QUOTED PASSAGE: Begin
LCC noradrenergic signaling biases perception, attention, and memory toward more salient stimuli by selectively amplifying the activity of priority mechanisms operating at the moment [49]. Substantial evidence suggests that while males show a greater preference for allocentric knowledge (e.g., describing objects/others independent of one’s own perspective), with a greater reliance on hippocampal-based strategies [8], females show a greater preference for egocentric knowledge (e.g., describing objects in terms of one’s own spatial perspective and using more privileged information in inference), with a greater reliance on working memory processes mediated by frontal regions, such as those in the ECN [8, 50]. We speculate that these previously reported sex-related biases in information processing priorities are operating under resting-state condition and underlie the observed difference in left LCC connectivity between males and females. Further, anxiety and egocentricism are related, with greater reliance on egocentric perspective-taking/mentalizing in those experiencing anxiety [51]. Thus, under our speculation, the observed greater LCC-ECN connectivity in premenopausal females than in males may be related to the higher current anxiety symptom scores in premenopausal female participants than in male participants. Consistent with this, higher HAD anxiety scores were associated with left LCC-ECN connectivity in the total sample, with a trend (p = 0.08) towards association among premenopausal female participants. In addition, left LCC-ECN connectivity was associated with higher PHQ-15 in premenopausal female participants. Although the PHQ-15 is not specifically focused on anxiety, it includes some items on somatic symptoms of anxiety (e.g. heart racing, shortness of breath, nausea, dizziness, stomachaches) and had shared variance with HAD anxiety in the present sample of premenopausal females (r = 0.48).
QUOTED PASSAGE: End
GIVEN ENTRIES: Begin
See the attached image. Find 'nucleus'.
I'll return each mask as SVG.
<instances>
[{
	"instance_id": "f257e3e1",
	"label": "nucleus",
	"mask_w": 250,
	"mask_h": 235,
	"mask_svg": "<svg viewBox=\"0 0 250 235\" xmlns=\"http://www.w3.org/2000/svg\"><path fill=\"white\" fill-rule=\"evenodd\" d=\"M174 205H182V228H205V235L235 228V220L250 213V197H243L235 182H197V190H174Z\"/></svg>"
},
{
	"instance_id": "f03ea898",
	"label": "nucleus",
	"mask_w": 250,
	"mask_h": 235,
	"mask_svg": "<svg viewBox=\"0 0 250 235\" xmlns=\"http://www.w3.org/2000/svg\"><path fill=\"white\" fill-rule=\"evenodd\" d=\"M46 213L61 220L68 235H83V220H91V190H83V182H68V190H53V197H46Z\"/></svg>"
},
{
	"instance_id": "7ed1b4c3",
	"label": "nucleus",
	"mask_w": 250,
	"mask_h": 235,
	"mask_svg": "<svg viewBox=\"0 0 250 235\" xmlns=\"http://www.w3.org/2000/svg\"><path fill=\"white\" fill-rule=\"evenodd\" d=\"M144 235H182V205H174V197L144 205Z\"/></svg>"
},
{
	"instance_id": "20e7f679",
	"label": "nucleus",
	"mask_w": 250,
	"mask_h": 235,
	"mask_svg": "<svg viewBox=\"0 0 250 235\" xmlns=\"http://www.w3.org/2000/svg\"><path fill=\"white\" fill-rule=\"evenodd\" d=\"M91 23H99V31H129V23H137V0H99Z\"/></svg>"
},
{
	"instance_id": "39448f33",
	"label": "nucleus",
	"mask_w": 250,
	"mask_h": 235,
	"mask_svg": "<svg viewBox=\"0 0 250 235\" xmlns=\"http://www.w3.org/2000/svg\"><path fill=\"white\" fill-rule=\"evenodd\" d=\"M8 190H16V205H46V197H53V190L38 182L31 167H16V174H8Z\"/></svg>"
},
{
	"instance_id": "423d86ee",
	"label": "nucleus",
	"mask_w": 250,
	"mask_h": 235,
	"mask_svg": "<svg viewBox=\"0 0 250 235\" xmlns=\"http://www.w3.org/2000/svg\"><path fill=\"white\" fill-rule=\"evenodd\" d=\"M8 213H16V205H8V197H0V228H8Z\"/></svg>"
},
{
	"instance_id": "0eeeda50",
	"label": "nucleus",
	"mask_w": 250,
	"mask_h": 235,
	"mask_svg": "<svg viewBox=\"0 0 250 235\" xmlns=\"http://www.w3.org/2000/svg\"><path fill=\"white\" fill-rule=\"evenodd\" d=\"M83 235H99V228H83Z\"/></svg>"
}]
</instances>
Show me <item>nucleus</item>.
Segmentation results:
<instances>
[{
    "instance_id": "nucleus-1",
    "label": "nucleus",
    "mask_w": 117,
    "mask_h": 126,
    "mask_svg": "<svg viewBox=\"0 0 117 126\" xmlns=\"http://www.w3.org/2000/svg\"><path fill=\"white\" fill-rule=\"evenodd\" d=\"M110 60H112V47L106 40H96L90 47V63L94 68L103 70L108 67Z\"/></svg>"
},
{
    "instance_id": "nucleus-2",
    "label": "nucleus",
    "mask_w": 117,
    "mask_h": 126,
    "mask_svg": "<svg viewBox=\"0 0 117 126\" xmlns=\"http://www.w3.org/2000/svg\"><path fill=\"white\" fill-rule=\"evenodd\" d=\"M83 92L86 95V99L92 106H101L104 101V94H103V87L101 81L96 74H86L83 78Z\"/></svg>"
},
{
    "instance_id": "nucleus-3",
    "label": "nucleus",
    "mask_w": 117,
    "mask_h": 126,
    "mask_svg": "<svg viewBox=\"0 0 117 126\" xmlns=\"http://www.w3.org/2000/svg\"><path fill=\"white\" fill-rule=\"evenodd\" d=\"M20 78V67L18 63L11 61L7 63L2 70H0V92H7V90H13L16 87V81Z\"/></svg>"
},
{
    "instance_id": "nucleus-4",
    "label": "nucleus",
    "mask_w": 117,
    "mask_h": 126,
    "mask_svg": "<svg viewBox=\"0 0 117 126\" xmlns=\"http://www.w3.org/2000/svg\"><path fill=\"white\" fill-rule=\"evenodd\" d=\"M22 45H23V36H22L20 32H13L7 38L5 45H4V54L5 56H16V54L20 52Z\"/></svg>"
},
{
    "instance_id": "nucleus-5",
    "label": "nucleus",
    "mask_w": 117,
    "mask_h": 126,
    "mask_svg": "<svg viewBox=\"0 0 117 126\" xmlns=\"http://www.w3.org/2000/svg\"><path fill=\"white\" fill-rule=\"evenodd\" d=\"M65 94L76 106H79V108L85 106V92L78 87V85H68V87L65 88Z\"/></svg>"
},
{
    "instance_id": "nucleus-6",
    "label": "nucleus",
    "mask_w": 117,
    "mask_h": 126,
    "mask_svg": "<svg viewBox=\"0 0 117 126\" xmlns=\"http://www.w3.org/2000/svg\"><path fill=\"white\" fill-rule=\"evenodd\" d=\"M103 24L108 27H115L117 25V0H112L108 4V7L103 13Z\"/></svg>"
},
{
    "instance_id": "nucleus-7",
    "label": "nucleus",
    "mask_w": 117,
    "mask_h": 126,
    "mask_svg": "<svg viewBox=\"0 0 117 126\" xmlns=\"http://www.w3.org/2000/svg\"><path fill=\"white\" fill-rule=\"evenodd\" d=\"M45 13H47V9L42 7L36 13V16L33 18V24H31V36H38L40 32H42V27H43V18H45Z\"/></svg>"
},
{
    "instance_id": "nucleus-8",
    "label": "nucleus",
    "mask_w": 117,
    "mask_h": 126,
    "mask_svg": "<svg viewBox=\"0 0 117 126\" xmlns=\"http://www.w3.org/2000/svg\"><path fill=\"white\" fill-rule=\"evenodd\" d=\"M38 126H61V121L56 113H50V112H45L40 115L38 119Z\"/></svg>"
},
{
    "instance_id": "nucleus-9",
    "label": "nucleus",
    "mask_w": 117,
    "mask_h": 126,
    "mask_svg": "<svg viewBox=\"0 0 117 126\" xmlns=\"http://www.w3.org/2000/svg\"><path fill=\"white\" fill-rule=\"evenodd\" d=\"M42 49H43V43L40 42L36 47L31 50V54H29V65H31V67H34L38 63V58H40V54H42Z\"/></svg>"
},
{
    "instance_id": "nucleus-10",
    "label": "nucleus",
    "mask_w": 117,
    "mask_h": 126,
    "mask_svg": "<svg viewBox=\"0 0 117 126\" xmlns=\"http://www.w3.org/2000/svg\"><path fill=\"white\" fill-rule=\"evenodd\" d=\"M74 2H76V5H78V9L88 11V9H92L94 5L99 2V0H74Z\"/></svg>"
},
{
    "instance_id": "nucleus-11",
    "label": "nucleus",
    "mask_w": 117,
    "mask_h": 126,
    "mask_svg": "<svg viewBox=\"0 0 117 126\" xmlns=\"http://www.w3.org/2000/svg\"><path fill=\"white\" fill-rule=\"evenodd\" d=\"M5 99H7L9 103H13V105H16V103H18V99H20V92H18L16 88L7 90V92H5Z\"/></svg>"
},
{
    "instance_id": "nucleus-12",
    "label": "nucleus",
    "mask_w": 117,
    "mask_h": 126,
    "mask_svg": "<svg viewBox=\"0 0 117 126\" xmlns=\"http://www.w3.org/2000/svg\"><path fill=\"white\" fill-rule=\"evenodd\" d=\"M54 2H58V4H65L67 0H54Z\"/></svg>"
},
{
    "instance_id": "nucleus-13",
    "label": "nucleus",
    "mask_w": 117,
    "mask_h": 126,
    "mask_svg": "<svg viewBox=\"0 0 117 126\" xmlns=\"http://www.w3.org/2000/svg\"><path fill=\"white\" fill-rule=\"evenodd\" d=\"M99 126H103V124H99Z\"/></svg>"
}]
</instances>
GIVEN ENTRIES: End
> [WHAT IS EXPECTED]: According to the passage on brain connectivity, which kind of knowledge do females show a greater preference for? You won't need the rows for this.

> [ANSWER SECTION]: Egocentric knowledge